A moins qu’on le trouvât caché dans sa poche sous la forme pliée d’un mouchoir ou d’un mot doux griffonné sur une note d’hôtel, le hasard n’existait pas.
Elle n’avait pourtant pas pris un rocher sur la tête, elle n’avait pas consommé de tisane hallucinogène, elle n’avait pas non plus bûché des heures sur un problème équivoque ou récité des prières à s’en râper les genoux sur la tomette disjointe. C’était d’abord une idée sans forme, sans provenance, qui avait grandi dans son esprit, durant de longues heures d’oisiveté dans sa vie de nonne et qui ne lui était apparue que là, en passant ses doigts sur la rampe de cuivre tendue vers le sol.
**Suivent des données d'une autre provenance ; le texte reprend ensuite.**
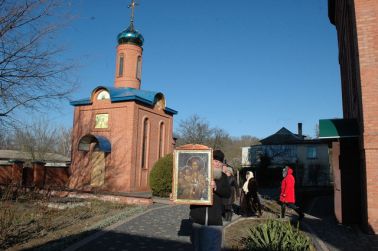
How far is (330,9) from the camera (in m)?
18.6

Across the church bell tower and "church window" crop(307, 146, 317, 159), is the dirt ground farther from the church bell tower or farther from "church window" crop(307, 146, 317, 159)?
"church window" crop(307, 146, 317, 159)

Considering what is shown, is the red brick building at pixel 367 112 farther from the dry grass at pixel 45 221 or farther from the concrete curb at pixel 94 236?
the dry grass at pixel 45 221

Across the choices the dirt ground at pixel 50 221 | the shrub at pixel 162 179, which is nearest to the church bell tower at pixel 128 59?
the shrub at pixel 162 179

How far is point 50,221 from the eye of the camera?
1074 centimetres

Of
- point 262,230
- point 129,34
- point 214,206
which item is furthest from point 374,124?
point 129,34

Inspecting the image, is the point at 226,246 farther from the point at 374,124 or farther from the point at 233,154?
the point at 233,154

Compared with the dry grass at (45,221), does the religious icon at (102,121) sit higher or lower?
higher

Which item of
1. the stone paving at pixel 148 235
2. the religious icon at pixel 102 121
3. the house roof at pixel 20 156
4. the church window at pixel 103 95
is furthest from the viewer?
the house roof at pixel 20 156

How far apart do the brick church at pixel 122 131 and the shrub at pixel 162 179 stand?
2764 millimetres

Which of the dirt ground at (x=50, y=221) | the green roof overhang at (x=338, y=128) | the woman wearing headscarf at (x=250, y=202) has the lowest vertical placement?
the dirt ground at (x=50, y=221)

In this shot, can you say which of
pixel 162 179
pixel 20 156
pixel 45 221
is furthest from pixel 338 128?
pixel 20 156

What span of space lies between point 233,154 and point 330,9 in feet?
173

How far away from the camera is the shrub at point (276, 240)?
7008mm

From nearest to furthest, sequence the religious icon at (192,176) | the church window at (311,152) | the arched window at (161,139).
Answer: the religious icon at (192,176)
the arched window at (161,139)
the church window at (311,152)
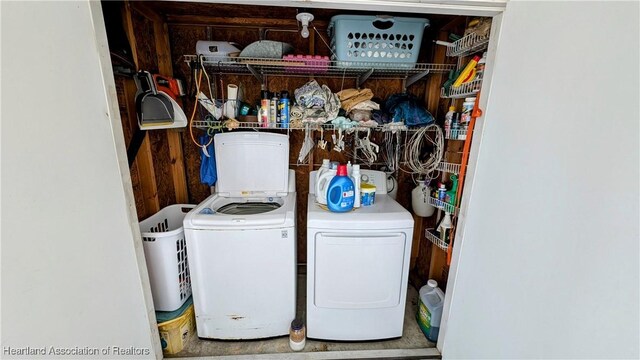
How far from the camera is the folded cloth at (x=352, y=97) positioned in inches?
72.7

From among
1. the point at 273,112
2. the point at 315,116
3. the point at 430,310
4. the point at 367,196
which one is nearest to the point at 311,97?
the point at 315,116

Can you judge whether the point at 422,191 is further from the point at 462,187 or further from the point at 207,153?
the point at 207,153

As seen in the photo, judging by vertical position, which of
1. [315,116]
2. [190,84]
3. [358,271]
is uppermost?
[190,84]

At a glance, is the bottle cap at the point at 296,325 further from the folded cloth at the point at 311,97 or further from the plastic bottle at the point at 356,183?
the folded cloth at the point at 311,97

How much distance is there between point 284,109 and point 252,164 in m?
0.53

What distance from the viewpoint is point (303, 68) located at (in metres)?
1.82

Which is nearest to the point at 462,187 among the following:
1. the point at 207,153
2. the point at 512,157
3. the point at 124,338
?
the point at 512,157

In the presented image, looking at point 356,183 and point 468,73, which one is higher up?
point 468,73

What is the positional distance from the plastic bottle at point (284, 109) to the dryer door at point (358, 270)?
2.84 ft

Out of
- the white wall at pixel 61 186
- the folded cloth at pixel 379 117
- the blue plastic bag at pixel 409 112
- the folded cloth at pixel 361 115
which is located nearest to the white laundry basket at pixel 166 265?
the white wall at pixel 61 186

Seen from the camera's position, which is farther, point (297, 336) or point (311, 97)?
point (311, 97)

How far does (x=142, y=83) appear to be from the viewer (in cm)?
159

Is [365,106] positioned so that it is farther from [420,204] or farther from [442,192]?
[420,204]

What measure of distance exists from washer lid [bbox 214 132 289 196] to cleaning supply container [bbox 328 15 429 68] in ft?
2.63
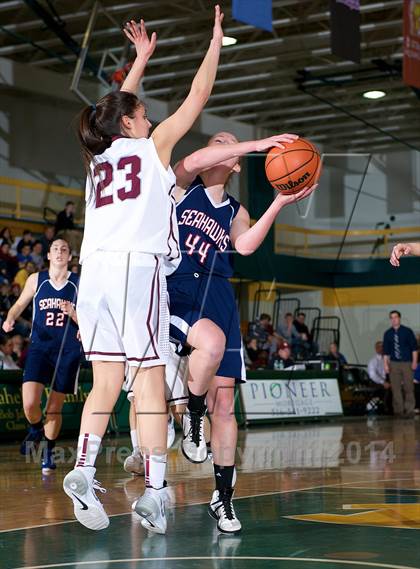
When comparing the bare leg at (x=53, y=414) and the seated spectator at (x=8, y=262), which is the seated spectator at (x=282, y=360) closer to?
the seated spectator at (x=8, y=262)

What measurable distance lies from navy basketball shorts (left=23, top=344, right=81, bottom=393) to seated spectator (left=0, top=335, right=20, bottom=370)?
5.05 meters

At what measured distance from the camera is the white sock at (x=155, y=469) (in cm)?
459

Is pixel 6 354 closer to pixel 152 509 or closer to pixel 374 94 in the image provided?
pixel 152 509

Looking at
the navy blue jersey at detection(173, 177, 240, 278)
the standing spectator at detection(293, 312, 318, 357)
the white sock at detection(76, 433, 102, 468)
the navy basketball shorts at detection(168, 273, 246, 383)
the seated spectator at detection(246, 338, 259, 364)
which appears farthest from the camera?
the standing spectator at detection(293, 312, 318, 357)

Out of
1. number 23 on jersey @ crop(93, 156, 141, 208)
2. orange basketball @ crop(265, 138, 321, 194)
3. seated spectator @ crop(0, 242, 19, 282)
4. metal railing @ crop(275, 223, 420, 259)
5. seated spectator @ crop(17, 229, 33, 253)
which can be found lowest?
number 23 on jersey @ crop(93, 156, 141, 208)

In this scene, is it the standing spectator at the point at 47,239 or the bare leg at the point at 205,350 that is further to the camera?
the standing spectator at the point at 47,239

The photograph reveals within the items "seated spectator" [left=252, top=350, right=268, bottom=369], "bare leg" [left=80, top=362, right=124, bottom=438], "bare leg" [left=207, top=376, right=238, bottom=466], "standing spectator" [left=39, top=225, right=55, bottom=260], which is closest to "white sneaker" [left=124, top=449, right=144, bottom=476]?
"bare leg" [left=207, top=376, right=238, bottom=466]

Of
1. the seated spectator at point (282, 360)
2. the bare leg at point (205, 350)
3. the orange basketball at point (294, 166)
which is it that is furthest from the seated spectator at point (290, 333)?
the orange basketball at point (294, 166)

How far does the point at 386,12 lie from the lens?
20.9m

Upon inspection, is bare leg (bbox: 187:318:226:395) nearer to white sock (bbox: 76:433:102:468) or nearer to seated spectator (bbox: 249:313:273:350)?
white sock (bbox: 76:433:102:468)

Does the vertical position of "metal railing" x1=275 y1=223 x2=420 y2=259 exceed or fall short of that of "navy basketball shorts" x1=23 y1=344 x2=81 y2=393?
it exceeds it

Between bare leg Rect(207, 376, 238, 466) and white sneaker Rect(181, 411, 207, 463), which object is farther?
white sneaker Rect(181, 411, 207, 463)

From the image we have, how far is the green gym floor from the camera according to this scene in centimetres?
412

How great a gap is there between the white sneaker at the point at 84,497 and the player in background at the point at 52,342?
14.3 ft
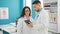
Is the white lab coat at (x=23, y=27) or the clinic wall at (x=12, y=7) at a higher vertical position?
the clinic wall at (x=12, y=7)

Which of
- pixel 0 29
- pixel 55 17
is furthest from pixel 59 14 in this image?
pixel 0 29

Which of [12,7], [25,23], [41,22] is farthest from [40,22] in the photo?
[12,7]

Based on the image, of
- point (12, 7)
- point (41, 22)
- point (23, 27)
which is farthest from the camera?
point (12, 7)

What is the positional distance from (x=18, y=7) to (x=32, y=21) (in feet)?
9.31

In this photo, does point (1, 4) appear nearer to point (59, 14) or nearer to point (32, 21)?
point (59, 14)

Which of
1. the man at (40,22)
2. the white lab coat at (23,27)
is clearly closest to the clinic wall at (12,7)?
the white lab coat at (23,27)

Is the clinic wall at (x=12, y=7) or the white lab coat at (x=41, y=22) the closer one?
the white lab coat at (x=41, y=22)

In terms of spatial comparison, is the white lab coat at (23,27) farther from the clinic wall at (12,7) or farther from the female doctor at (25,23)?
the clinic wall at (12,7)

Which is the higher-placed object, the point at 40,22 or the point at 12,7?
the point at 12,7

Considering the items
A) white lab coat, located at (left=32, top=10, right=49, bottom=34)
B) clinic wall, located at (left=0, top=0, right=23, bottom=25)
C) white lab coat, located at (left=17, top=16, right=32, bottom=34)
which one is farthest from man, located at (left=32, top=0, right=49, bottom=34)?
clinic wall, located at (left=0, top=0, right=23, bottom=25)

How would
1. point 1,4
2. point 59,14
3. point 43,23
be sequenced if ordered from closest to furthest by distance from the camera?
1. point 43,23
2. point 59,14
3. point 1,4

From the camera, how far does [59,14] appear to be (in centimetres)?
278

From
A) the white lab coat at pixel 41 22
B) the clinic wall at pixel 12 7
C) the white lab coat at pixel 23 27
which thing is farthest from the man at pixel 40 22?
the clinic wall at pixel 12 7

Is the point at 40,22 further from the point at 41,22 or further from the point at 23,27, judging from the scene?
the point at 23,27
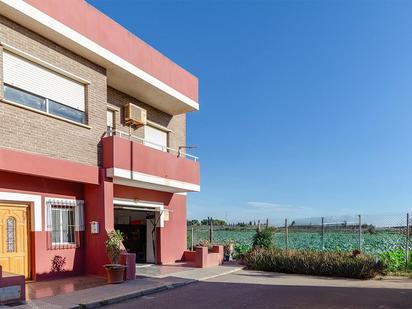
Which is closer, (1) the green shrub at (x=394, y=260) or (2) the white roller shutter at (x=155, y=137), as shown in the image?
(1) the green shrub at (x=394, y=260)

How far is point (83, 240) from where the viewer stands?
549 inches

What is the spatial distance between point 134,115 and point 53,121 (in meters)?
4.34

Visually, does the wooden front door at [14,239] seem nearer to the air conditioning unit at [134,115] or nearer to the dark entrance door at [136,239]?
the air conditioning unit at [134,115]

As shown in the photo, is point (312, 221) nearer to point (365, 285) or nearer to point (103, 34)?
point (365, 285)

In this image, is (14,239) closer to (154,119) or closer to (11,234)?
(11,234)

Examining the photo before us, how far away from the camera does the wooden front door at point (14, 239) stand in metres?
11.8

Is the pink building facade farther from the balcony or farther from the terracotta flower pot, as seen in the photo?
the terracotta flower pot

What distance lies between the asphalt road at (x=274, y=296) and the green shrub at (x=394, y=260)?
2.67 m

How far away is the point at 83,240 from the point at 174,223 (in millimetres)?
6149

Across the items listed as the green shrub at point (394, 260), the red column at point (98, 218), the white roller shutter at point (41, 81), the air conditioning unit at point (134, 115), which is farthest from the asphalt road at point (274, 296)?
the air conditioning unit at point (134, 115)

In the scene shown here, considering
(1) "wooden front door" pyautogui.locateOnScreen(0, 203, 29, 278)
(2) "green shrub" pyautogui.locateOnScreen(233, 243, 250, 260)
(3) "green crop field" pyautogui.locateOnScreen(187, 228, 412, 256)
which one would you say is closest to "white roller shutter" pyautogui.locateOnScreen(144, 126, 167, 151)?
(2) "green shrub" pyautogui.locateOnScreen(233, 243, 250, 260)

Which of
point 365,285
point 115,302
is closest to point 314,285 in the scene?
point 365,285

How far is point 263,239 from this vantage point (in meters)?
18.5

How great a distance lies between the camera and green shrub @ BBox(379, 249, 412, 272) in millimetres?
15402
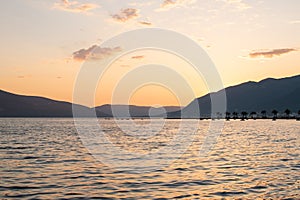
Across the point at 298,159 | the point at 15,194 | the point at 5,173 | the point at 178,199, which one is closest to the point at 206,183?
the point at 178,199

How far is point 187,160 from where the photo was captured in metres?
45.6

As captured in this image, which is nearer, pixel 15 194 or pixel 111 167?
pixel 15 194

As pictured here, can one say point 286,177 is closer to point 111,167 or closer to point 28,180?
point 111,167

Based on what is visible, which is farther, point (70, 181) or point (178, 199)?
point (70, 181)

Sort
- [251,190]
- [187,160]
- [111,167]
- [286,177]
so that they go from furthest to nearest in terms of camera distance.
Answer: [187,160]
[111,167]
[286,177]
[251,190]

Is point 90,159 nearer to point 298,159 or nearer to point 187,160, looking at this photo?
point 187,160

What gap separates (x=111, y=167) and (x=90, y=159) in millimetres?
7942

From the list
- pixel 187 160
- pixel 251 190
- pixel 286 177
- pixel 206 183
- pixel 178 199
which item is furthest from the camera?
pixel 187 160

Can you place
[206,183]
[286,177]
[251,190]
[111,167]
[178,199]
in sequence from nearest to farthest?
[178,199]
[251,190]
[206,183]
[286,177]
[111,167]

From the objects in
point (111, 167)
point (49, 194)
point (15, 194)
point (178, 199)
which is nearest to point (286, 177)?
point (178, 199)

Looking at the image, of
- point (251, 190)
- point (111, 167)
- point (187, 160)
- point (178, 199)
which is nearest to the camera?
point (178, 199)

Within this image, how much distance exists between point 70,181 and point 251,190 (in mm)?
14205

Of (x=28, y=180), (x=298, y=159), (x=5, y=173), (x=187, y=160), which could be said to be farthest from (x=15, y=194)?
(x=298, y=159)

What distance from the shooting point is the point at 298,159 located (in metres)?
46.5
Un rien banale.
La vue qui s’offrait à elle... Elle sortait de l’hôtel où elle avait passé la nuit...
Elle regardait l’affluence qui se pressait sur la place, s’amassait en files d’attente aux portes des magasins, coagulait autour des caisses enregistreuses et se dispersait en nuées vers d’autres files agglutinées. D’aussi près, rien n’aurait pu, à première vue, affirmer que tout cela formait une ville. Mais de la même manière qu’une marée de fourmis creuse une fourmilière sans qu’aucune d’entre elles n’ait eu l’intention de le faire ni même la moindre idée du plan final, tous, sur cette place, était autant de véhicules d’un morceau de l’idée du tout, et d’un message pour les autres. Dans ce cas, impossible de s’y perdre. Une ville devait se faire et des gens pour y vivre, tous les chemins mènent à Rome, une fois n’est pas coutume.
Mais comme tous les travaux trop soignés, l’enchevêtrement des rues et les hauteurs des barres d’immeubles avait l’air, en définitive, sortis de nulle part et dirigés vers on ne sait où.